*** Records shown Section Begins ***

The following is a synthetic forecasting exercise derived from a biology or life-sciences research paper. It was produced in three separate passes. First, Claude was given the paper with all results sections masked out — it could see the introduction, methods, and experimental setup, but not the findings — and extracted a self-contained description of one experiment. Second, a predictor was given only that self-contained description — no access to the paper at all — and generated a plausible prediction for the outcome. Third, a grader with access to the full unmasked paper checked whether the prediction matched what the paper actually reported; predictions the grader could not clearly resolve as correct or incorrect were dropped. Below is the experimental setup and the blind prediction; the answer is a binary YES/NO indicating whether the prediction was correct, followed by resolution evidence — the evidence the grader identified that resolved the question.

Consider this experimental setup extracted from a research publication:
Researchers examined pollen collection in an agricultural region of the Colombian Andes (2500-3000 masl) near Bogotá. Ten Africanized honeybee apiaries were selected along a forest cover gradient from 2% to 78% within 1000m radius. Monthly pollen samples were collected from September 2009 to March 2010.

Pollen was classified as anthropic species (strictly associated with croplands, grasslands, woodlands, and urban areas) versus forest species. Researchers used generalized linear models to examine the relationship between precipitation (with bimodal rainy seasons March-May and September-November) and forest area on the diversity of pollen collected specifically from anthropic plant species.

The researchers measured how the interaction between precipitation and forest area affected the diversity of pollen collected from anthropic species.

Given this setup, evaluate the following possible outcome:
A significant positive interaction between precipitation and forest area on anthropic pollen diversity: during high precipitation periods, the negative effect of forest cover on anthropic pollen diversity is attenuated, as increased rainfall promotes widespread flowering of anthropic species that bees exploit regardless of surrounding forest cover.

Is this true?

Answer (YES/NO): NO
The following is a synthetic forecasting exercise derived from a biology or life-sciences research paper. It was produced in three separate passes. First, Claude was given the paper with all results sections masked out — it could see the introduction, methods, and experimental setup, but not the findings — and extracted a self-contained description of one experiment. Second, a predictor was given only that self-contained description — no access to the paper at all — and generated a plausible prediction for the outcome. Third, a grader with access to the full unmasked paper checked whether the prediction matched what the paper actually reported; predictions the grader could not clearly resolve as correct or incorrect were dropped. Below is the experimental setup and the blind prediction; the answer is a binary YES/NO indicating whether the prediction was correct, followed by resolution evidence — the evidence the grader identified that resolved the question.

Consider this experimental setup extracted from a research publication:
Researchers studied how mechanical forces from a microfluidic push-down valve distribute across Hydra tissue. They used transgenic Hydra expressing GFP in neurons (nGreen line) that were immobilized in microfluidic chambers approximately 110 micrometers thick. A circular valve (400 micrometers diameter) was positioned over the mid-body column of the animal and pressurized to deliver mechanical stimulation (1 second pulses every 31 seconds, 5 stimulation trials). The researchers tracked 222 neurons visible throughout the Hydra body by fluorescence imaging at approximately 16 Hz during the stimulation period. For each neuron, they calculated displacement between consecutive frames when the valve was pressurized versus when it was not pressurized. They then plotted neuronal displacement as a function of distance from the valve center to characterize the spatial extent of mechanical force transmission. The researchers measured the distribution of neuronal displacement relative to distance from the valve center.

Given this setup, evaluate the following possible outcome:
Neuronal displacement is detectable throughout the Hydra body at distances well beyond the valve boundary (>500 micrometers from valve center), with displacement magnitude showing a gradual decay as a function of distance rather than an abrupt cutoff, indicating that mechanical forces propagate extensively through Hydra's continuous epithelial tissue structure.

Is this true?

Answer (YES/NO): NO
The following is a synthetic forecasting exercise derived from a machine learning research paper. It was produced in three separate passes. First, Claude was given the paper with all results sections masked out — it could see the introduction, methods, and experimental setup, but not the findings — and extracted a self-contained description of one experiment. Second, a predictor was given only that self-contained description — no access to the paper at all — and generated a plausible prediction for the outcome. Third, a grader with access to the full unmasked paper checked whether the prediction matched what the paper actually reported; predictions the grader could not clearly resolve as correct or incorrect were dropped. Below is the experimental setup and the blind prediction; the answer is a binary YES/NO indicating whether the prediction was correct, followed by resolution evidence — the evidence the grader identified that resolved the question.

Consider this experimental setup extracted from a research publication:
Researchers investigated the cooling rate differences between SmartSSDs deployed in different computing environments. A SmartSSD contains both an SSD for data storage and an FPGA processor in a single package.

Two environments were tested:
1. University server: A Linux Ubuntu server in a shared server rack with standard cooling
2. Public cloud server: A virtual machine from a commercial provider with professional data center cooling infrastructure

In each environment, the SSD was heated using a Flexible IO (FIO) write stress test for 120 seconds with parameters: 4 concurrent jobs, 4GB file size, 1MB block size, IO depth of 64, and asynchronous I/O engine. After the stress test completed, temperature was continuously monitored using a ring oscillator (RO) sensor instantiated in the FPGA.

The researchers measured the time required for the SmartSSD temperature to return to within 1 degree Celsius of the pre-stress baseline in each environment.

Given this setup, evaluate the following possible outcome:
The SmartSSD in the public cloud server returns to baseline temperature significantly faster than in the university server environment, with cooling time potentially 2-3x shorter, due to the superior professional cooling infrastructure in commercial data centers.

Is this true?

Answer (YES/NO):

*** Records shown Section Ends ***
*** Records shown Section Begins ***

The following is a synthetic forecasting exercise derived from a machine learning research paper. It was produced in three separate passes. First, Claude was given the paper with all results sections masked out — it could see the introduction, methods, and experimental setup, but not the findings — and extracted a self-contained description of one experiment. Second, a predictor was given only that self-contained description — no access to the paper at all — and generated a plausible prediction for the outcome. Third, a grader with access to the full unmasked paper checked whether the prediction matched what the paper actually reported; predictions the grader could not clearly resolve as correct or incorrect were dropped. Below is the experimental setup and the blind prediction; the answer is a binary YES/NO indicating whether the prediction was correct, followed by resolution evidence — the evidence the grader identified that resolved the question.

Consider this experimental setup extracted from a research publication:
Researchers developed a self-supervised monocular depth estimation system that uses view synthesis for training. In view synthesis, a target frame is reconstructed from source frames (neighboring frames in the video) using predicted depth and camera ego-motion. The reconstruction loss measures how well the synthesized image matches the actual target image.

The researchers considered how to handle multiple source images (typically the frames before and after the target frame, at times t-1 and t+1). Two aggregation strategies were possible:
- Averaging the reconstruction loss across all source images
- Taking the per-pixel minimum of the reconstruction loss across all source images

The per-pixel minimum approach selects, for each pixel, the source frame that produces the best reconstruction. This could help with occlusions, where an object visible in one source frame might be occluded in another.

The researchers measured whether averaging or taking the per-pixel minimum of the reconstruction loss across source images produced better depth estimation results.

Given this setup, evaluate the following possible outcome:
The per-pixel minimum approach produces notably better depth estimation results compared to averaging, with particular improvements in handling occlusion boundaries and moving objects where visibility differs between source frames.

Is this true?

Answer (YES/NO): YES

*** Records shown Section Ends ***

Task details –
Out of the records above, pick each line that contains the string "across".

Solution to this exercise –
Researchers studied how mechanical forces from a microfluidic push-down valve distribute across Hydra tissue. They used transgenic Hydra expressing GFP in neurons (nGreen line) that were immobilized in microfluidic chambers approximately 110 micrometers thick. A circular valve (400 micrometers diameter) was positioned over the mid-body column of the animal and pressurized to deliver mechanical stimulation (1 second pulses every 31 seconds, 5 stimulation trials). The researchers tracked 222 neurons visible throughout the Hydra body by fluorescence imaging at approximately 16 Hz during the stimulation period. For each neuron, they calculated displacement between consecutive frames when the valve was pressurized versus when it was not pressurized. They then plotted neuronal displacement as a function of distance from the valve center to characterize the spatial extent of mechanical force transmission. The researchers measured the distribution of neuronal displacement relative to distance from the valve center.
- Averaging the reconstruction loss across all source images
- Taking the per-pixel minimum of the reconstruction loss across all source images
The researchers measured whether averaging or taking the per-pixel minimum of the reconstruction loss across source images produced better depth estimation results.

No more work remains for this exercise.